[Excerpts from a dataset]
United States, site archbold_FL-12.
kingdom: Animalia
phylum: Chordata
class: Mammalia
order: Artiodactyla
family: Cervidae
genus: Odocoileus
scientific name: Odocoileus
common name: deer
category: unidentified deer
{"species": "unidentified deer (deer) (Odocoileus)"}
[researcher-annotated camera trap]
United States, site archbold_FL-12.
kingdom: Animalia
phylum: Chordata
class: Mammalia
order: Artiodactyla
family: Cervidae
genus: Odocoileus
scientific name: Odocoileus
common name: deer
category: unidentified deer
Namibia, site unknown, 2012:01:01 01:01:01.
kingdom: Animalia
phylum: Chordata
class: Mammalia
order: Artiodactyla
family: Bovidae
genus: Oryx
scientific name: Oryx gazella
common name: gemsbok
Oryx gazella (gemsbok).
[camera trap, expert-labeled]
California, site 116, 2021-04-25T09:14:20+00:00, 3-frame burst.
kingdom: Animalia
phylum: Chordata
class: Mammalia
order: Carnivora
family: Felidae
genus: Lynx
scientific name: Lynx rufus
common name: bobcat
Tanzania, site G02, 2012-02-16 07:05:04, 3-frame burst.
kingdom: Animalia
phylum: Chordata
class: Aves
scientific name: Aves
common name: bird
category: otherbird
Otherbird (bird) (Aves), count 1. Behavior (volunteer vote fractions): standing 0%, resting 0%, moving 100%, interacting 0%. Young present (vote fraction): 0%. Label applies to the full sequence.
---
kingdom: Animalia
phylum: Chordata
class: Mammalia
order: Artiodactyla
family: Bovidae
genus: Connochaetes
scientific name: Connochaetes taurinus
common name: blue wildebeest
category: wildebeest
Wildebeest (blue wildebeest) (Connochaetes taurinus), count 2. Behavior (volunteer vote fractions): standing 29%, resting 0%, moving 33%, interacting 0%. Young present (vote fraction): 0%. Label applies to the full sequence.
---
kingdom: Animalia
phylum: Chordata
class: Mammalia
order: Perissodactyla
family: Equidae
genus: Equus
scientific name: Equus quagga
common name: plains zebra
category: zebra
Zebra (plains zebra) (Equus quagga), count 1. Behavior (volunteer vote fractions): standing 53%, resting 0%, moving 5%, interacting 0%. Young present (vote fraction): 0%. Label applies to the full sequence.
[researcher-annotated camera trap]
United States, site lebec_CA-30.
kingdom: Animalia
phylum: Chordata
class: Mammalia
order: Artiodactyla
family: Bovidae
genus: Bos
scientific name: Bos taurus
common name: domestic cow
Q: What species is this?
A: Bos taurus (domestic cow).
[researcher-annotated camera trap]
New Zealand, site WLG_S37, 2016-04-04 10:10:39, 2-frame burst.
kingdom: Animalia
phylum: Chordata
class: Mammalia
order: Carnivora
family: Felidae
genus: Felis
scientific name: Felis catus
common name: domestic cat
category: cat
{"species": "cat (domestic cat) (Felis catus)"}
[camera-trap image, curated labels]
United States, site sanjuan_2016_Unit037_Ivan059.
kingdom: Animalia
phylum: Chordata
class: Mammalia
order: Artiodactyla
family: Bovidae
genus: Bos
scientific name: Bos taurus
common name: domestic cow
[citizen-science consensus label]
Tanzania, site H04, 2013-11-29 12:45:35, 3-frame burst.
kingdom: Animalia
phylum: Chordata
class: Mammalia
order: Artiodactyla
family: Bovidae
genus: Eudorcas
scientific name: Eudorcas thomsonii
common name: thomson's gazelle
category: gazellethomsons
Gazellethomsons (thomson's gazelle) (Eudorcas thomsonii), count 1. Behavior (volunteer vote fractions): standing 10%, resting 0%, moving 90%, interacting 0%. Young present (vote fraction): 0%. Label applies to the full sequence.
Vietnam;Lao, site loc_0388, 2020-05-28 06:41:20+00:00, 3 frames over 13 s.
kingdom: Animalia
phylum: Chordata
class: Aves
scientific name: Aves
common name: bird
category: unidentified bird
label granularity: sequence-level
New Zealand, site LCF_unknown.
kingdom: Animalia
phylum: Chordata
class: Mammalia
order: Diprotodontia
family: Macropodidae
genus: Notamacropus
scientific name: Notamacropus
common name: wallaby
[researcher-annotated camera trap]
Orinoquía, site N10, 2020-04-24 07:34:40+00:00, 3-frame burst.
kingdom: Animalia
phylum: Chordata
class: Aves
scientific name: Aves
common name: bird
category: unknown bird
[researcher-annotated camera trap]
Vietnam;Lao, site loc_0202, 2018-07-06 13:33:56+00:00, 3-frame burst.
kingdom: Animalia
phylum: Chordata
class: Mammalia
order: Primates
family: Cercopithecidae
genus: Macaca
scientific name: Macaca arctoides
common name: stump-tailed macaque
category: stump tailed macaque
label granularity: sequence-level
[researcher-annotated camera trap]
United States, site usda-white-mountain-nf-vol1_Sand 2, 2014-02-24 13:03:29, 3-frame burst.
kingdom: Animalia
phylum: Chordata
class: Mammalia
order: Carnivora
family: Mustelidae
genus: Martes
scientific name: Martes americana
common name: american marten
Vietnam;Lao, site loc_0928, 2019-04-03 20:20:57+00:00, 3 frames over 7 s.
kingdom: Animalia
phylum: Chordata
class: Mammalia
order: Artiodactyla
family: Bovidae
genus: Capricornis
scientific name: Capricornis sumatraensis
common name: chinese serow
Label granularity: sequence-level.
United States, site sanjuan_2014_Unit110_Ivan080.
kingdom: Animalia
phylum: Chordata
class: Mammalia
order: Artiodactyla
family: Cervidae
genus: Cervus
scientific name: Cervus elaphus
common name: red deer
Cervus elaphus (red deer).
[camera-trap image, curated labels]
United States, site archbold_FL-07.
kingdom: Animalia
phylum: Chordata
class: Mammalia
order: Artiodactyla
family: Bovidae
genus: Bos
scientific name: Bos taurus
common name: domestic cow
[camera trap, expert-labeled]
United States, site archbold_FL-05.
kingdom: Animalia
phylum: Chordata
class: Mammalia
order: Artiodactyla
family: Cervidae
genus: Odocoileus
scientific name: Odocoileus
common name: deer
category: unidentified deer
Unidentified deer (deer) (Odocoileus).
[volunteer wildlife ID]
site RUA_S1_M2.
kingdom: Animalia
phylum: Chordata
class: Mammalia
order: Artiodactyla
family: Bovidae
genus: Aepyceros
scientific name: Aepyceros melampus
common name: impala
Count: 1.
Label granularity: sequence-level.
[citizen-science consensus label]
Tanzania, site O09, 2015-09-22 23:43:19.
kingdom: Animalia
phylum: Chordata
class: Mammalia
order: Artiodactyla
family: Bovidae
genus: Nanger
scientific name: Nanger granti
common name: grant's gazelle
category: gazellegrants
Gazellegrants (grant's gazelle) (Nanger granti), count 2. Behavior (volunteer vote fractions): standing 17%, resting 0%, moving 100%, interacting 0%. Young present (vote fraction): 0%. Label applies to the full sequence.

_Problem details_:
Repeat every record above precisely.

_Answer box_:
United States, site archbold_FL-12.
kingdom: Animalia
phylum: Chordata
class: Mammalia
order: Artiodactyla
family: Cervidae
genus: Odocoileus
scientific name: Odocoileus
common name: deer
category: unidentified deer
{"species": "unidentified deer (deer) (Odocoileus)"}
[researcher-annotated camera trap]
United States, site archbold_FL-12.
kingdom: Animalia
phylum: Chordata
class: Mammalia
order: Artiodactyla
family: Cervidae
genus: Odocoileus
scientific name: Odocoileus
common name: deer
category: unidentified deer
Namibia, site unknown, 2012:01:01 01:01:01.
kingdom: Animalia
phylum: Chordata
class: Mammalia
order: Artiodactyla
family: Bovidae
genus: Oryx
scientific name: Oryx gazella
common name: gemsbok
Oryx gazella (gemsbok).
[camera trap, expert-labeled]
California, site 116, 2021-04-25T09:14:20+00:00, 3-frame burst.
kingdom: Animalia
phylum: Chordata
class: Mammalia
order: Carnivora
family: Felidae
genus: Lynx
scientific name: Lynx rufus
common name: bobcat
Tanzania, site G02, 2012-02-16 07:05:04, 3-frame burst.
kingdom: Animalia
phylum: Chordata
class: Aves
scientific name: Aves
common name: bird
category: otherbird
Otherbird (bird) (Aves), count 1. Behavior (volunteer vote fractions): standing 0%, resting 0%, moving 100%, interacting 0%. Young present (vote fraction): 0%. Label applies to the full sequence.
---
kingdom: Animalia
phylum: Chordata
class: Mammalia
order: Artiodactyla
family: Bovidae
genus: Connochaetes
scientific name: Connochaetes taurinus
common name: blue wildebeest
category: wildebeest
Wildebeest (blue wildebeest) (Connochaetes taurinus), count 2. Behavior (volunteer vote fractions): standing 29%, resting 0%, moving 33%, interacting 0%. Young present (vote fraction): 0%. Label applies to the full sequence.
---
kingdom: Animalia
phylum: Chordata
class: Mammalia
order: Perissodactyla
family: Equidae
genus: Equus
scientific name: Equus quagga
common name: plains zebra
category: zebra
Zebra (plains zebra) (Equus quagga), count 1. Behavior (volunteer vote fractions): standing 53%, resting 0%, moving 5%, interacting 0%. Young present (vote fraction): 0%. Label applies to the full sequence.
[researcher-annotated camera trap]
United States, site lebec_CA-30.
kingdom: Animalia
phylum: Chordata
class: Mammalia
order: Artiodactyla
family: Bovidae
genus: Bos
scientific name: Bos taurus
common name: domestic cow
Q: What species is this?
A: Bos taurus (domestic cow).
[researcher-annotated camera trap]
New Zealand, site WLG_S37, 2016-04-04 10:10:39, 2-frame burst.
kingdom: Animalia
phylum: Chordata
class: Mammalia
order: Carnivora
family: Felidae
genus: Felis
scientific name: Felis catus
common name: domestic cat
category: cat
{"species": "cat (domestic cat) (Felis catus)"}
[camera-trap image, curated labels]
United States, site sanjuan_2016_Unit037_Ivan059.
kingdom: Animalia
phylum: Chordata
class: Mammalia
order: Artiodactyla
family: Bovidae
genus: Bos
scientific name: Bos taurus
common name: domestic cow
[citizen-science consensus label]
Tanzania, site H04, 2013-11-29 12:45:35, 3-frame burst.
kingdom: Animalia
phylum: Chordata
class: Mammalia
order: Artiodactyla
family: Bovidae
genus: Eudorcas
scientific name: Eudorcas thomsonii
common name: thomson's gazelle
category: gazellethomsons
Gazellethomsons (thomson's gazelle) (Eudorcas thomsonii), count 1. Behavior (volunteer vote fractions): standing 10%, resting 0%, moving 90%, interacting 0%. Young present (vote fraction): 0%. Label applies to the full sequence.
Vietnam;Lao, site loc_0388, 2020-05-28 06:41:20+00:00, 3 frames over 13 s.
kingdom: Animalia
phylum: Chordata
class: Aves
scientific name: Aves
common name: bird
category: unidentified bird
label granularity: sequence-level
New Zealand, site LCF_unknown.
kingdom: Animalia
phylum: Chordata
class: Mammalia
order: Diprotodontia
family: Macropodidae
genus: Notamacropus
scientific name: Notamacropus
common name: wallaby
[researcher-annotated camera trap]
Orinoquía, site N10, 2020-04-24 07:34:40+00:00, 3-frame burst.
kingdom: Animalia
phylum: Chordata
class: Aves
scientific name: Aves
common name: bird
category: unknown bird
[researcher-annotated camera trap]
Vietnam;Lao, site loc_0202, 2018-07-06 13:33:56+00:00, 3-frame burst.
kingdom: Animalia
phylum: Chordata
class: Mammalia
order: Primates
family: Cercopithecidae
genus: Macaca
scientific name: Macaca arctoides
common name: stump-tailed macaque
category: stump tailed macaque
label granularity: sequence-level
[researcher-annotated camera trap]
United States, site usda-white-mountain-nf-vol1_Sand 2, 2014-02-24 13:03:29, 3-frame burst.
kingdom: Animalia
phylum: Chordata
class: Mammalia
order: Carnivora
family: Mustelidae
genus: Martes
scientific name: Martes americana
common name: american marten
Vietnam;Lao, site loc_0928, 2019-04-03 20:20:57+00:00, 3 frames over 7 s.
kingdom: Animalia
phylum: Chordata
class: Mammalia
order: Artiodactyla
family: Bovidae
genus: Capricornis
scientific name: Capricornis sumatraensis
common name: chinese serow
Label granularity: sequence-level.
United States, site sanjuan_2014_Unit110_Ivan080.
kingdom: Animalia
phylum: Chordata
class: Mammalia
order: Artiodactyla
family: Cervidae
genus: Cervus
scientific name: Cervus elaphus
common name: red deer
Cervus elaphus (red deer).
[camera-trap image, curated labels]
United States, site archbold_FL-07.
kingdom: Animalia
phylum: Chordata
class: Mammalia
order: Artiodactyla
family: Bovidae
genus: Bos
scientific name: Bos taurus
common name: domestic cow
[camera trap, expert-labeled]
United States, site archbold_FL-05.
kingdom: Animalia
phylum: Chordata
class: Mammalia
order: Artiodactyla
family: Cervidae
genus: Odocoileus
scientific name: Odocoileus
common name: deer
category: unidentified deer
Unidentified deer (deer) (Odocoileus).
[volunteer wildlife ID]
site RUA_S1_M2.
kingdom: Animalia
phylum: Chordata
class: Mammalia
order: Artiodactyla
family: Bovidae
genus: Aepyceros
scientific name: Aepyceros melampus
common name: impala
Count: 1.
Label granularity: sequence-level.
[citizen-science consensus label]
Tanzania, site O09, 2015-09-22 23:43:19.
kingdom: Animalia
phylum: Chordata
class: Mammalia
order: Artiodactyla
family: Bovidae
genus: Nanger
scientific name: Nanger granti
common name: grant's gazelle
category: gazellegrants
Gazellegrants (grant's gazelle) (Nanger granti), count 2. Behavior (volunteer vote fractions): standing 17%, resting 0%, moving 100%, interacting 0%. Young present (vote fraction): 0%. Label applies to the full sequence.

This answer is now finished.